--- begin Provided data ---

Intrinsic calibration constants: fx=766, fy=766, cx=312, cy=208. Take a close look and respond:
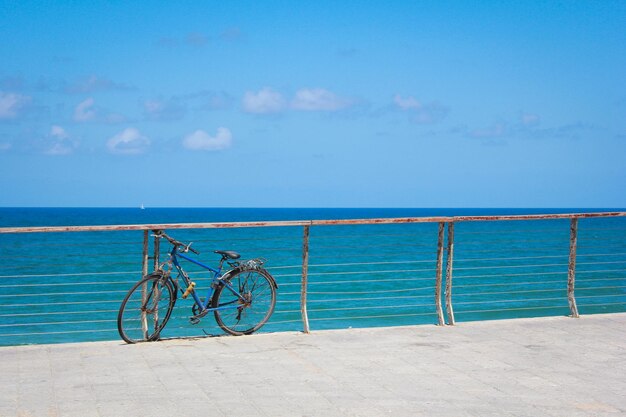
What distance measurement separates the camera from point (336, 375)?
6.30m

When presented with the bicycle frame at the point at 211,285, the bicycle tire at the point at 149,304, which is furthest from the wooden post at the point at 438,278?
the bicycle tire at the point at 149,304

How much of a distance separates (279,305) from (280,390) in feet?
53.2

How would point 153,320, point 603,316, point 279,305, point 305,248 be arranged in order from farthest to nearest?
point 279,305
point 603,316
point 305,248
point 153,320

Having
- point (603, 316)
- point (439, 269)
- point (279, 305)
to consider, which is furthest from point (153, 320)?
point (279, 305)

--- end Provided data ---
--- begin Provided data ---

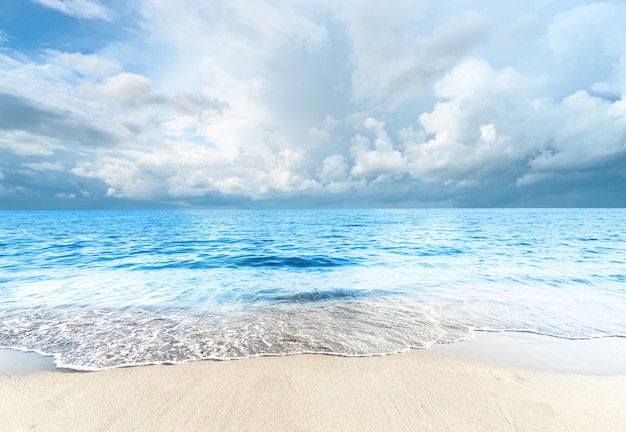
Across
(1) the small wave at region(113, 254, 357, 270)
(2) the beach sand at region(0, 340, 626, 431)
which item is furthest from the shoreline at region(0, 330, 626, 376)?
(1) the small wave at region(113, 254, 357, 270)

--- end Provided data ---

◆ Exercise requirements
Please state how many lines in the records above contain the string "which", treating uppercase and lowercase as different, and give only that number.

◆ Output for this task
3